Responding to Parliamentary Questions fielded by Opposition MP Derrick Burgess, Public Works Minister Craig Cannonier said the final feasibility study on “the bridge replacement is still being developed”. But “there are several works which must take place” beforehand.

The first project involves strengthening the bridge and the removal of the current weight restriction on the “swing portion” of the bridge.

Now that the “tender process has taken place” Mr Cannonier said: “Once awarded by Cabinet, these works are set to take eight to ten week to implement. While the bridge will remain single lane, all weight restrictions will be removed.”

Mr Burgess wanted to know when the repairs would be completed and when the east end bridge will be fully operational.

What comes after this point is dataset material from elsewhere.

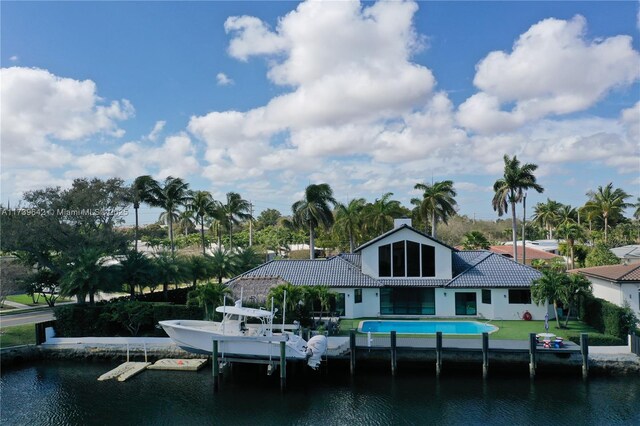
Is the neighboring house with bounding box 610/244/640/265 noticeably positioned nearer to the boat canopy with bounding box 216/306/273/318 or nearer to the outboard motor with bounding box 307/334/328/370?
the outboard motor with bounding box 307/334/328/370

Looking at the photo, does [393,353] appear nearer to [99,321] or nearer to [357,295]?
[357,295]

The Minister told MPs on Friday that another project will begin with the project set to get underway.

“Simultaneously in development is the bypass bridge slated to be erected. Over the former Severn Bridge site at Stokes Point Road,” Mr Cannonier said.

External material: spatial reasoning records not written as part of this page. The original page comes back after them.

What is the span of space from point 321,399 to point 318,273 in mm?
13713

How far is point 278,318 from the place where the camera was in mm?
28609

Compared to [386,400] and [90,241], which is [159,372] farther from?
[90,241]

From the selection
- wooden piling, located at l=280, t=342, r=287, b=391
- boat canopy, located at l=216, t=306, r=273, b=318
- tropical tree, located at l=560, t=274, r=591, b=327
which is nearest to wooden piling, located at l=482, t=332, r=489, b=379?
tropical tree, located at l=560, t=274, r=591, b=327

“Engineering is in process to evaluate the existing substructures with the intent to erect a new Bailey bridge system on top. This would restore two way traffic in and out of St George via separate one way paths.

“With works for this project already underway and pending finding from engineering surveys, the target is to have the bypass route completed before the end of the year.”

The Minister noted that “initial plans were to replace only the swing portion of the bridge (the section most fatugued) to restore full use by America’s Cup and thereafter replace the decks of the larger approach spans in subsequent years”.

But he said: “With now greater confidence in the interim works solution addressing acute safety concerns, the Ministry is revising feasibility options to ensure opportunities to enhance the bridge are not overlooked in the interest of simply fixing the problems quickly.

“Therefore several additional options are to be considered, including carrying out the current plan but with the change of performing the works all at once to save on cost and inconvenience to the public, and total reconstruction of the bridge that may allow for the passage of larger marine traffic such as fast ferries,” said the Minister.

He concluded: “As these options will take a bit more time to investigate, we unfortunately don’t have the final answer right now, but we hope to have it in a matter of weeks once consulting bridge engineers examine the options and provide pricing and schedules for Cabinet to consider.”